Aim of the exercise:
Retype every entry below word for word, keeping each line unchanged.

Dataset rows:
=====

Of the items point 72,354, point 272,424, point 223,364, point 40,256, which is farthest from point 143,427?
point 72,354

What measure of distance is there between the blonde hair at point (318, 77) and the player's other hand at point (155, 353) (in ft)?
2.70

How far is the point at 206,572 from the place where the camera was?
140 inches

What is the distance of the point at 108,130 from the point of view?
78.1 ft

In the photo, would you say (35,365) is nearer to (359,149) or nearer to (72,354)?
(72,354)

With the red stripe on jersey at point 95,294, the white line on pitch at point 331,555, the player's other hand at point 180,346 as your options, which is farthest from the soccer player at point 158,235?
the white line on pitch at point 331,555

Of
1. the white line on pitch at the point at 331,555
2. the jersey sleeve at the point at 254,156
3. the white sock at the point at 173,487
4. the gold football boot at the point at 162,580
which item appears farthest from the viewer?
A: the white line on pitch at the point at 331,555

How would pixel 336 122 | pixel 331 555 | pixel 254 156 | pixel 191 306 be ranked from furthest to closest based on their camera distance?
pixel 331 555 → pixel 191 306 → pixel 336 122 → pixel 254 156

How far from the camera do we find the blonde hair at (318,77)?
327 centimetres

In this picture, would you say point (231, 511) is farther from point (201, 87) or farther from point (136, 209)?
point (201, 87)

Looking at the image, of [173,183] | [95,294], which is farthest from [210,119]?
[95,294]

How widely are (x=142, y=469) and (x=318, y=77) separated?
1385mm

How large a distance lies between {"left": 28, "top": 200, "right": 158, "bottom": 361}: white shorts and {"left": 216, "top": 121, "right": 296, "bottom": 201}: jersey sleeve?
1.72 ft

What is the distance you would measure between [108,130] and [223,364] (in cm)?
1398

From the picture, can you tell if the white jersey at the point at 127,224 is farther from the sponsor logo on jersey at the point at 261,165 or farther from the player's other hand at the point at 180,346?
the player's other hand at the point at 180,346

=====

Answer to this task:
Of the items point 72,354, point 272,424, point 223,364, point 40,256, which is farthest from point 143,427?
point 72,354

What measure of distance is there between the blonde hair at point (318, 77) and the player's other hand at point (155, 353) (in ft)?
2.70

How far is the point at 206,572 from the place where the camera was?
140 inches

What is the distance of the point at 108,130 from the point of view?
78.1 ft

In the photo, would you say (35,365) is nearer to (359,149) or nearer to (72,354)?
(72,354)

With the red stripe on jersey at point 95,294, the white line on pitch at point 331,555, the player's other hand at point 180,346 as your options, which is farthest from the soccer player at point 158,235?
the white line on pitch at point 331,555

Of
1. the white line on pitch at the point at 331,555
2. the jersey sleeve at the point at 254,156
3. the white sock at the point at 173,487
4. the gold football boot at the point at 162,580
which item appears farthest from the viewer?
A: the white line on pitch at the point at 331,555

How would pixel 336 122 | pixel 331 555 | pixel 254 156 | pixel 191 306 be ranked from furthest to closest based on their camera distance?
pixel 331 555 → pixel 191 306 → pixel 336 122 → pixel 254 156

How far from the camera do we find the blonde hair at (318,77)?
327 centimetres

In this picture, would you say point (231, 511) is farther from point (201, 87) or farther from point (136, 209)?
point (201, 87)

Looking at the image, of [173,183] | [95,294], which is farthest from [210,119]?
[95,294]

How widely are (x=142, y=469) and (x=318, y=77) separated?
1385mm

How large a distance lies between {"left": 28, "top": 200, "right": 158, "bottom": 361}: white shorts and {"left": 216, "top": 121, "right": 296, "bottom": 201}: jersey sleeve?
1.72 ft

What is the distance you would measure between [108,130] and [223,364] (in cm)?
1398

From the picture, can you tell if the white jersey at the point at 127,224 is farther from the sponsor logo on jersey at the point at 261,165 or farther from the player's other hand at the point at 180,346?
the player's other hand at the point at 180,346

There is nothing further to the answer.